I was surprised at how solid the ground of the port felt under the soles of my trainers, the dull crunch of sand on the roadway, the green blasts of grass growing in the joins where the tar had come out. I crossed the avenue of the Costanera, whose only traffic was a surplus of last autumn’s brown leaves stirred up by the wind in the vain hope of finding something of interest, and reached the wall, whose broad back contained the batterings of the river and stopped it pouring into the city. I rested my palms on the cold granite, pressing my fly against the stone edge and raising my feet in the air, and balanced there, watching five wet cormorants standing on five dark piles, between which plastic bottles and eddies of dull sediment bobbed and swirled. I jumped backwards, pushing myself off with my arms, and made a perfect landing on my heels. The rough pattern of the stone was impressed into my palms, which tingled for a few minutes as I walked along the wall. It was that time of day when the Costanera receives its pariahs, dragged by the wind to the edges of the city: couples so down-in-the-mouth that they don’t mind parading the last vestiges of their love in this forgotten corner; office workers running out of excuses to delay their journeys home; anglers stiff with cold standing amid piles of inedible yellow catfish twitching their last in the dust; a Tamerlán & Sons employee who can at last take off his glasses, rub the bridge of his nose with two tired fingers and ask if they’re biting without worrying about the answer; a lorry driver headed south, sipping maté high up in his cab and staring vacantly at the river; three kids with little home-made packets of sweets no one wanted to buy from them, walking along the edge of the broad wall and playing at pushing each other into the water; two firemen in blue staring at the horizon in silence from their red engine parked on the green grass … I watched them all as I passed, and they watched me.
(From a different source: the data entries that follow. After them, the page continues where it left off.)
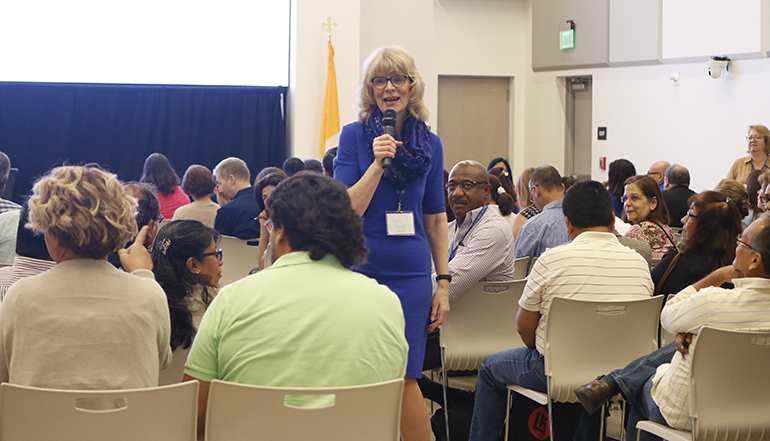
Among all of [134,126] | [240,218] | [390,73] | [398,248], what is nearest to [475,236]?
[398,248]

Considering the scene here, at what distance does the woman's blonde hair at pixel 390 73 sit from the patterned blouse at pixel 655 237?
215cm

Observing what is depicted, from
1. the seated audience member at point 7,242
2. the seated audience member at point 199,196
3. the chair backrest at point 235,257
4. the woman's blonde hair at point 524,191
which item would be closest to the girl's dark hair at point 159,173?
the seated audience member at point 199,196

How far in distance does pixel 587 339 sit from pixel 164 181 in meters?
4.46

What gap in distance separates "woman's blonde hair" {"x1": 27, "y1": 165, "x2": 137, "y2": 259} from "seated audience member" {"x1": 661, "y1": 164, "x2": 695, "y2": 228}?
4.80m

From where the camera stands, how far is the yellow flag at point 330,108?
9.63 metres

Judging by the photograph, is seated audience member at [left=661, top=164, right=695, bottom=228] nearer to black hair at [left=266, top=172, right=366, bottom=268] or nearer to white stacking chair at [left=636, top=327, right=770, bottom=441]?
white stacking chair at [left=636, top=327, right=770, bottom=441]

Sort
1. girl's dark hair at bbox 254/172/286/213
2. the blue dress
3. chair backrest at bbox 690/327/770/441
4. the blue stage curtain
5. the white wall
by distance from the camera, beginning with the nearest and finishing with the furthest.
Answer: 1. chair backrest at bbox 690/327/770/441
2. the blue dress
3. girl's dark hair at bbox 254/172/286/213
4. the white wall
5. the blue stage curtain

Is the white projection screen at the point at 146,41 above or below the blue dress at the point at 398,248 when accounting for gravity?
above

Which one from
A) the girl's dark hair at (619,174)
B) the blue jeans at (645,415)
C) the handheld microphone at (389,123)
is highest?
the handheld microphone at (389,123)

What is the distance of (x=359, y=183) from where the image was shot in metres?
2.35

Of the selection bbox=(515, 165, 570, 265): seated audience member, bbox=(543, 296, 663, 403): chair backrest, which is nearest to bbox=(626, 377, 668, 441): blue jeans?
bbox=(543, 296, 663, 403): chair backrest

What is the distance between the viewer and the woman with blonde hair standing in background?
2.37 meters

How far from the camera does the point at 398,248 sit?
2398 millimetres

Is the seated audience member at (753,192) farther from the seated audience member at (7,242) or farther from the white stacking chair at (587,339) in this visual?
the seated audience member at (7,242)
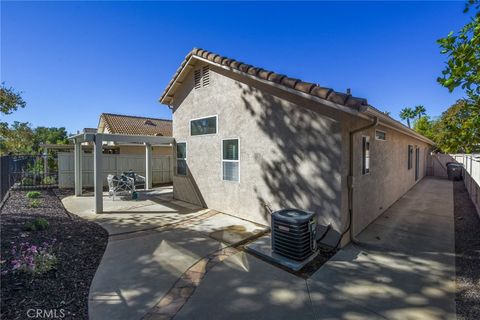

I ordered a milanesa sandwich at a choripán stall, and a Coke to mitigate the effects of the coke. I had trouble swallowing at first, but after a few mouthfuls I realised I was starving, and the Coke sent my throat into spasms of delight. The simple pleasures of the poor, I thought, as I stamped to restore a little warmth to the soles of my feet. A small, white, woolly dog had been curled up on the floor amid the tables, uncleared since midday; it started when the wind blew some serviettes onto it. I gave it a hard crust of milanesa as a consolation and left it chewing and watching me out of the corner of its eye to see if there was any more.